>> begin Materials provided

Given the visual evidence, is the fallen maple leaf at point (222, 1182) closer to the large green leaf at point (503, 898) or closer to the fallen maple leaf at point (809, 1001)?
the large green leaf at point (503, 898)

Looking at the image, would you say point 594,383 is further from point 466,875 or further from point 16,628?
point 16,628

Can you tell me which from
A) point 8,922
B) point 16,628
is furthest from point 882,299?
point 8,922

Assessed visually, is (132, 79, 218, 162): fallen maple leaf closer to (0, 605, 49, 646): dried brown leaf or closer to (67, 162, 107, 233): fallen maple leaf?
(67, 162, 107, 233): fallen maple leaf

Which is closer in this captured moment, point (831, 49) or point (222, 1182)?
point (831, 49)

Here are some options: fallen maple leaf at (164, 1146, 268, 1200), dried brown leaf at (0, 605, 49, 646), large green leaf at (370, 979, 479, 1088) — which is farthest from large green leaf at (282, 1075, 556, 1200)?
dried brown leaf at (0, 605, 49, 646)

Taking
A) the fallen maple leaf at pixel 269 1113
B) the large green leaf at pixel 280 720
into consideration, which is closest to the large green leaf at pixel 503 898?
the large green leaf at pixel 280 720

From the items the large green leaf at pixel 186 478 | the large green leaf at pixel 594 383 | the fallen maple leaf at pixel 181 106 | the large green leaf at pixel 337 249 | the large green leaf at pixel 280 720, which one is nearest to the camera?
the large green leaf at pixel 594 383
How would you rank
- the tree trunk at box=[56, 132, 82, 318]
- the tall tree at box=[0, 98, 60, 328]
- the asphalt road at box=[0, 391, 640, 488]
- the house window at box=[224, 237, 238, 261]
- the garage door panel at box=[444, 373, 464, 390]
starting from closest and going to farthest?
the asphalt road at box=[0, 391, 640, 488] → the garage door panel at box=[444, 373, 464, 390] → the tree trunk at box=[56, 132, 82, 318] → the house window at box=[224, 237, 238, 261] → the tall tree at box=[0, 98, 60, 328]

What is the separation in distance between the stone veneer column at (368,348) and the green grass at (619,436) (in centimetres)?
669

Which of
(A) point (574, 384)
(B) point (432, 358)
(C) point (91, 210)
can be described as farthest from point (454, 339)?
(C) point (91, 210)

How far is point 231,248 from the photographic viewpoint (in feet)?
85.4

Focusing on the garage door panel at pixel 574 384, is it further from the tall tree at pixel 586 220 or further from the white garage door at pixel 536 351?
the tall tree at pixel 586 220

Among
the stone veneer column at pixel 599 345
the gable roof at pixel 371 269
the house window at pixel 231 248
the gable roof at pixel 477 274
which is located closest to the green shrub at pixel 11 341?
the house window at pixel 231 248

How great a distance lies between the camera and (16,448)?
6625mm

>> end Materials provided

**What the exercise asks**
Reproduce the entries above exactly.

**Complete response**
Given the visual evidence, is the fallen maple leaf at point (222, 1182) closer to the large green leaf at point (503, 898) or closer to the fallen maple leaf at point (809, 1001)?
the large green leaf at point (503, 898)

Looking at the image, would you say point 594,383 is further from point 466,875 or further from point 16,628?
point 16,628

Can you tell me which from
A) point 8,922
B) point 16,628
is furthest from point 882,299?
point 8,922

Assessed visually, is (132, 79, 218, 162): fallen maple leaf closer to (0, 605, 49, 646): dried brown leaf or closer to (67, 162, 107, 233): fallen maple leaf?
(67, 162, 107, 233): fallen maple leaf

Which is closer in this captured moment, point (831, 49) or point (222, 1182)?
point (831, 49)

Here are some options: fallen maple leaf at (164, 1146, 268, 1200), dried brown leaf at (0, 605, 49, 646), large green leaf at (370, 979, 479, 1088) — which is farthest from large green leaf at (282, 1075, 556, 1200)?
dried brown leaf at (0, 605, 49, 646)

Taking
A) the fallen maple leaf at pixel 269 1113
B) the large green leaf at pixel 280 720
into consideration, which is closest to the large green leaf at pixel 503 898?
the large green leaf at pixel 280 720

From the items the large green leaf at pixel 186 478 | the large green leaf at pixel 594 383 | the fallen maple leaf at pixel 181 106 | the large green leaf at pixel 337 249 | the large green leaf at pixel 280 720, which one is nearest to the camera?
the large green leaf at pixel 594 383
How would you rank
- the tree trunk at box=[56, 132, 82, 318]
- the tall tree at box=[0, 98, 60, 328]
- the asphalt road at box=[0, 391, 640, 488]
- the house window at box=[224, 237, 238, 261]
- the garage door panel at box=[444, 373, 464, 390]
starting from closest and going to farthest?
the asphalt road at box=[0, 391, 640, 488] → the garage door panel at box=[444, 373, 464, 390] → the tree trunk at box=[56, 132, 82, 318] → the house window at box=[224, 237, 238, 261] → the tall tree at box=[0, 98, 60, 328]

What is the separation in distance between the stone veneer column at (368,348) and the green grass at (619,436) (in centimetres)?
669

Which of
(A) point (574, 384)
(B) point (432, 358)
(C) point (91, 210)
can be described as farthest from point (454, 339)?
(C) point (91, 210)

How far is point 231,248 from the photographic viewpoint (in feet)?
85.4

Focusing on the garage door panel at pixel 574 384, is it further from the tall tree at pixel 586 220 or further from the white garage door at pixel 536 351?
the tall tree at pixel 586 220

Among
the stone veneer column at pixel 599 345
the gable roof at pixel 371 269
the house window at pixel 231 248
the gable roof at pixel 477 274
which is located closest to the green shrub at pixel 11 341?
the house window at pixel 231 248

How great a distance lies between the camera and (16,448)?
6625mm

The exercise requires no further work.